そして私は、自分の中での迷い(なんの迷いかわからないけど)を断ち切りたくて、また「写真」を残すことを選択しました。

大学卒業のとき、私にいつでも帰れる居場所を作ってくれた大切な人たちがいる部活から、チェキ(カメラ)をもらいました。デジタルの時代だけど、大好きな人たちとの写真を、手元に置ける形で残したくて、これをお願いしたんです。

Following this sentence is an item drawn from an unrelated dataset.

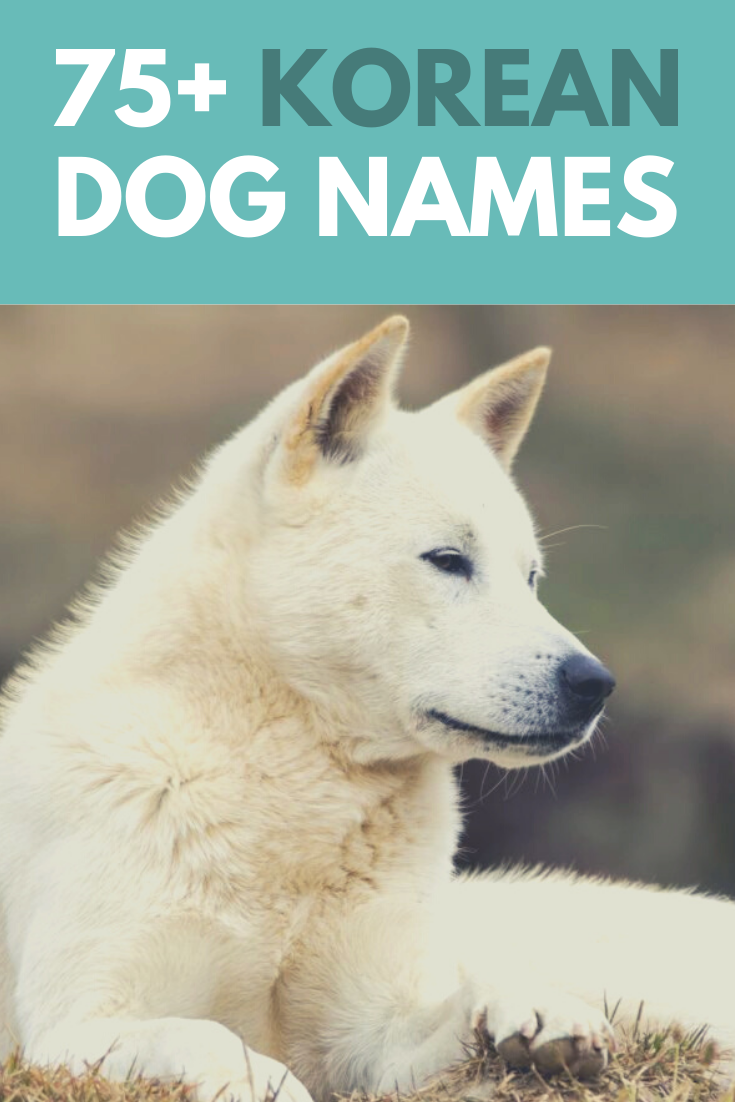48 Best Dog Names From Movies Tv Famous Male Female Dogs Dog Names Best Dog Names Female Dog Names List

たまたま宿においてきた荷物の中にこのチェキを持ってきていたのを思い出して、家族に取りに戻ってもらって(ほんとごめんなさい)、レシピエントに撮ってもらいました。

 

以前、写真を撮ってもらった時の気持ちともまた、違う。最後に「よしっ!」って手術に臨めるための写真でした。

レシピエントが撮るの下手で4枚しかないのに3枚はちょっと微妙でショックでしたが笑、その中の1枚が、私の求めてた、手術前日の「わたし」だったから、「よし」って明日を迎えられそうです。

 

レシピエント自身も応援してくれる家族も

今日、ここまで来られただけで、十分だと。色んな人に感謝していて、それはもちろん私に対してもであって、明日の私が「手術をしない」と言っても、ドナーになることを今日まで覚悟していたいう私の気持ちだけで十分だと言ってくれました。

 

明日の私がきっと決めてくれると、信じて寝ます。今日はたくさんの友人が連絡をくれて、中には泣いてくれる子もいて、私は本当に恵まれた人間だと実感しました。この、ドナーになれるという機会だって、めったに体験できることじゃないと思う。ある種恵まれていると思います。